■ **REQUIRED TASK**
Reproduce the records exactly.

[begin DATA IN THIS EXERCISE]

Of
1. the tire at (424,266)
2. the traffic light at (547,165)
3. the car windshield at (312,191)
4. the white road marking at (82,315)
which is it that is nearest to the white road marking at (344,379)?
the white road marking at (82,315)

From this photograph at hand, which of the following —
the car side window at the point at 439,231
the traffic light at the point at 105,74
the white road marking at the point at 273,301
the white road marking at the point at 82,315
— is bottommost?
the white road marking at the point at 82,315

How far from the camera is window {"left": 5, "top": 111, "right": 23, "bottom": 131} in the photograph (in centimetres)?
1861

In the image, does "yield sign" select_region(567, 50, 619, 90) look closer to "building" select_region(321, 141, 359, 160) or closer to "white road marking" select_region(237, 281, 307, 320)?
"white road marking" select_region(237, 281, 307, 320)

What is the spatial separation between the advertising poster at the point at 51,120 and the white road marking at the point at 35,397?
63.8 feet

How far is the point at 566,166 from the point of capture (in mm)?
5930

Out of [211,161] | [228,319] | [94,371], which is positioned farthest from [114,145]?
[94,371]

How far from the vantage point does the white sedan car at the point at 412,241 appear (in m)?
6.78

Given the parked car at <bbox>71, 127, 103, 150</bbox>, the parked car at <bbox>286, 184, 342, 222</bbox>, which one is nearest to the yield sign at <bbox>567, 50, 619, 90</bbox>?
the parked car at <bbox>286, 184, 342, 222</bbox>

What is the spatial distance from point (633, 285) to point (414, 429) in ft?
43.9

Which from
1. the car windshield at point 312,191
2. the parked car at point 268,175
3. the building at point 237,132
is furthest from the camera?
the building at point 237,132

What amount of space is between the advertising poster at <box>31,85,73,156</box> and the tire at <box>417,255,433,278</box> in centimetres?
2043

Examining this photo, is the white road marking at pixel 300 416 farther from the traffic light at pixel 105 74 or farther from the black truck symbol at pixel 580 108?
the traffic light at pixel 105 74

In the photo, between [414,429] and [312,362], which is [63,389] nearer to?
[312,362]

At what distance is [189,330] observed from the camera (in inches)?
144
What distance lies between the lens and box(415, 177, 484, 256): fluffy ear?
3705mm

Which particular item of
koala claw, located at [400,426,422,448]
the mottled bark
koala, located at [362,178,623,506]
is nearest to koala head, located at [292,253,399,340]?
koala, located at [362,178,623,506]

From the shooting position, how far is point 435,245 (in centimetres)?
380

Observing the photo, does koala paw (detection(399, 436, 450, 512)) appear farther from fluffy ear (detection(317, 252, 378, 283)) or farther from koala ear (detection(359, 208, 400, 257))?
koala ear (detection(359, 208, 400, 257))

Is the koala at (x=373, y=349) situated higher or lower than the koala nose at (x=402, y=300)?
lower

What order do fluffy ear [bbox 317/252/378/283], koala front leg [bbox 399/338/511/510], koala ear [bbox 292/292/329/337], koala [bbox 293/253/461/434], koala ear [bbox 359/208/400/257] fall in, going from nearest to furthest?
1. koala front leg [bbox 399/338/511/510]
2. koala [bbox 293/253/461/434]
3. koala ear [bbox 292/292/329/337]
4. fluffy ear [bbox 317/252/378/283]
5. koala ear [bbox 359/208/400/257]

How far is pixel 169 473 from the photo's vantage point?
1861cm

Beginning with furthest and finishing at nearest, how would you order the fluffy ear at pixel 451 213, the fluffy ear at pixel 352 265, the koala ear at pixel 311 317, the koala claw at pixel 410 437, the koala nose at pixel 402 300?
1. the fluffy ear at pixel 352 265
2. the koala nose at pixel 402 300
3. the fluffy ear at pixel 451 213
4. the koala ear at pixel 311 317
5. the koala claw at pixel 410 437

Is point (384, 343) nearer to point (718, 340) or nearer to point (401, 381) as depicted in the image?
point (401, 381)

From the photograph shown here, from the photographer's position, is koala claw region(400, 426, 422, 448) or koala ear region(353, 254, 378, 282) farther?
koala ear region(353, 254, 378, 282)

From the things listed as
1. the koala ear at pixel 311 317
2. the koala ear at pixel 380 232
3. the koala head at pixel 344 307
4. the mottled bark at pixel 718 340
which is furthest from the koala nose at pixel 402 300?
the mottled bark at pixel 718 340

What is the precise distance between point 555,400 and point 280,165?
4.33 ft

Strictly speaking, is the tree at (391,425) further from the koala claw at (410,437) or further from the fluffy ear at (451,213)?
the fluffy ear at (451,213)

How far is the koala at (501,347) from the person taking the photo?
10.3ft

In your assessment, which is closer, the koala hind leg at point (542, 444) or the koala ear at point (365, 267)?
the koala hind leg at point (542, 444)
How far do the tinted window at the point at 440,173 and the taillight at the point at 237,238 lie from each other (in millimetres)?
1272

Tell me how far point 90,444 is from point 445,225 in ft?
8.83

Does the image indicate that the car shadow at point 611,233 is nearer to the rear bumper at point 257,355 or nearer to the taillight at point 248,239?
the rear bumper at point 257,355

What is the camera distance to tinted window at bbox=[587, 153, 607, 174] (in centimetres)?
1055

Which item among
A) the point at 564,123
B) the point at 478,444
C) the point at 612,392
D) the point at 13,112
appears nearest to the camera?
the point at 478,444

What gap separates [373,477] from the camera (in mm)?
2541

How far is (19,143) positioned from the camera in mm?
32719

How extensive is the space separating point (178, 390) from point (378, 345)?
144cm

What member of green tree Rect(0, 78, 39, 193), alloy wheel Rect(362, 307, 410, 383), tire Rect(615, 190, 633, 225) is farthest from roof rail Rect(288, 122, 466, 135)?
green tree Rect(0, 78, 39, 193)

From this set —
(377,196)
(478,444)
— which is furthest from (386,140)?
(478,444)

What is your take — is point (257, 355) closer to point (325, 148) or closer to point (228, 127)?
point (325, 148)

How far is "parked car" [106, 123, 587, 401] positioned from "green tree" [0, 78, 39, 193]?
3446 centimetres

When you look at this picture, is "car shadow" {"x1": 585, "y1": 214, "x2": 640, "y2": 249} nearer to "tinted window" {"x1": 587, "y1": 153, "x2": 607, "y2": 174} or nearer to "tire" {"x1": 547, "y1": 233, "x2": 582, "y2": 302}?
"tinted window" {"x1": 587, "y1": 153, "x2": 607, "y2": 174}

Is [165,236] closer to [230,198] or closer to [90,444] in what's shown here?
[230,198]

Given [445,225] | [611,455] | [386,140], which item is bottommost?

[end DATA IN THIS EXERCISE]

■ **COMPLETED EXERCISE**
Of
1. the tire at (424,266)
2. the traffic light at (547,165)
3. the car windshield at (312,191)
4. the white road marking at (82,315)
which is it that is nearest to the white road marking at (344,379)?
the white road marking at (82,315)

From this photograph at hand, which of the following —
the car side window at the point at 439,231
the traffic light at the point at 105,74
the white road marking at the point at 273,301
the white road marking at the point at 82,315
— is bottommost?
the white road marking at the point at 82,315

How far from the camera is window {"left": 5, "top": 111, "right": 23, "bottom": 131} in the photograph (in centimetres)?
1861

In the image, does "yield sign" select_region(567, 50, 619, 90) look closer to "building" select_region(321, 141, 359, 160) or closer to "white road marking" select_region(237, 281, 307, 320)?
"white road marking" select_region(237, 281, 307, 320)

What is the spatial separation between the advertising poster at the point at 51,120 and the white road marking at the point at 35,397?
63.8 feet

How far is the point at 566,166 from the point of capture (in mm)?
5930

Out of [211,161] | [228,319] | [94,371], which is positioned farthest from [114,145]?
[94,371]

How far from the vantage point does the white sedan car at the point at 412,241 appear (in m)?
6.78

Given the parked car at <bbox>71, 127, 103, 150</bbox>, the parked car at <bbox>286, 184, 342, 222</bbox>, which one is nearest to the yield sign at <bbox>567, 50, 619, 90</bbox>?
the parked car at <bbox>286, 184, 342, 222</bbox>

What is the spatial distance from point (633, 285) to point (414, 429) in ft?
43.9

Which from
1. the car windshield at point 312,191
2. the parked car at point 268,175
3. the building at point 237,132
is furthest from the camera?
the building at point 237,132

What amount of space is between the advertising poster at <box>31,85,73,156</box> and the tire at <box>417,255,433,278</box> in centimetres?
2043

Examining this photo, is the white road marking at pixel 300 416 farther from the traffic light at pixel 105 74 or farther from the black truck symbol at pixel 580 108?
the traffic light at pixel 105 74

In the photo, between [414,429] and [312,362], which is [63,389] nearer to?
[312,362]

At what distance is [189,330] observed from the camera (in inches)?
144
What distance lies between the lens and box(415, 177, 484, 256): fluffy ear?
3705mm

Which particular item of
koala claw, located at [400,426,422,448]
the mottled bark
koala, located at [362,178,623,506]
is nearest to koala head, located at [292,253,399,340]?
koala, located at [362,178,623,506]

From the shooting position, how far is point 435,245 (in centimetres)?
380

Observing the photo, does koala paw (detection(399, 436, 450, 512)) appear farther from fluffy ear (detection(317, 252, 378, 283)) or farther from koala ear (detection(359, 208, 400, 257))?
koala ear (detection(359, 208, 400, 257))

Is the koala at (x=373, y=349) situated higher or lower than the koala nose at (x=402, y=300)?
lower

What order do fluffy ear [bbox 317/252/378/283], koala front leg [bbox 399/338/511/510], koala ear [bbox 292/292/329/337], koala [bbox 293/253/461/434], koala ear [bbox 359/208/400/257] fall in, going from nearest to furthest?
1. koala front leg [bbox 399/338/511/510]
2. koala [bbox 293/253/461/434]
3. koala ear [bbox 292/292/329/337]
4. fluffy ear [bbox 317/252/378/283]
5. koala ear [bbox 359/208/400/257]

How far is pixel 169 473 from the photo's vantage point?
1861cm

Beginning with furthest and finishing at nearest, how would you order the fluffy ear at pixel 451 213, the fluffy ear at pixel 352 265, the koala ear at pixel 311 317, the koala claw at pixel 410 437, the koala nose at pixel 402 300?
1. the fluffy ear at pixel 352 265
2. the koala nose at pixel 402 300
3. the fluffy ear at pixel 451 213
4. the koala ear at pixel 311 317
5. the koala claw at pixel 410 437

Is point (384, 343) nearer to point (718, 340) or nearer to point (401, 381) as depicted in the image?
point (401, 381)

From the photograph shown here, from the photographer's position, is koala claw region(400, 426, 422, 448) or koala ear region(353, 254, 378, 282) farther?
koala ear region(353, 254, 378, 282)

From the things listed as
1. the koala ear at pixel 311 317
2. the koala ear at pixel 380 232
3. the koala head at pixel 344 307
4. the mottled bark at pixel 718 340
which is furthest from the koala nose at pixel 402 300?
the mottled bark at pixel 718 340

What is the precise distance between point 555,400 and point 280,165?
4.33 ft

Strictly speaking, is the tree at (391,425) further from the koala claw at (410,437) or further from the fluffy ear at (451,213)?
the fluffy ear at (451,213)

How far is the koala at (501,347) from the person taking the photo?
10.3ft

In your assessment, which is closer, the koala hind leg at point (542, 444) or the koala ear at point (365, 267)?
the koala hind leg at point (542, 444)
How far do the tinted window at the point at 440,173 and the taillight at the point at 237,238 lie from each other (in millimetres)?
1272

Tell me how far point 90,444 is from point 445,225 in ft?
8.83

Does the image indicate that the car shadow at point 611,233 is nearer to the rear bumper at point 257,355 or nearer to the taillight at point 248,239?
the rear bumper at point 257,355

What is the camera distance to tinted window at bbox=[587, 153, 607, 174] (in centimetres)?
1055

Which item among
A) the point at 564,123
B) the point at 478,444
C) the point at 612,392
D) the point at 13,112
appears nearest to the camera?
the point at 478,444

What gap separates [373,477] from the camera (in mm)?
2541

How far is (19,143) positioned from the camera in mm?
32719

How extensive is the space separating point (178, 390) from point (378, 345)?
144cm

What member of green tree Rect(0, 78, 39, 193), alloy wheel Rect(362, 307, 410, 383), tire Rect(615, 190, 633, 225) is farthest from roof rail Rect(288, 122, 466, 135)?
green tree Rect(0, 78, 39, 193)

From this set —
(377,196)
(478,444)
— which is furthest from (386,140)?
(478,444)

What is your take — is point (257, 355) closer to point (325, 148) or closer to point (228, 127)?
point (325, 148)

How far is "parked car" [106, 123, 587, 401] positioned from "green tree" [0, 78, 39, 193]?
3446 centimetres

When you look at this picture, is "car shadow" {"x1": 585, "y1": 214, "x2": 640, "y2": 249} nearer to "tinted window" {"x1": 587, "y1": 153, "x2": 607, "y2": 174} or nearer to "tire" {"x1": 547, "y1": 233, "x2": 582, "y2": 302}?
"tinted window" {"x1": 587, "y1": 153, "x2": 607, "y2": 174}

Is [165,236] closer to [230,198] or closer to [90,444] in what's shown here?
[230,198]

Given [445,225] | [611,455] | [386,140], which item is bottommost?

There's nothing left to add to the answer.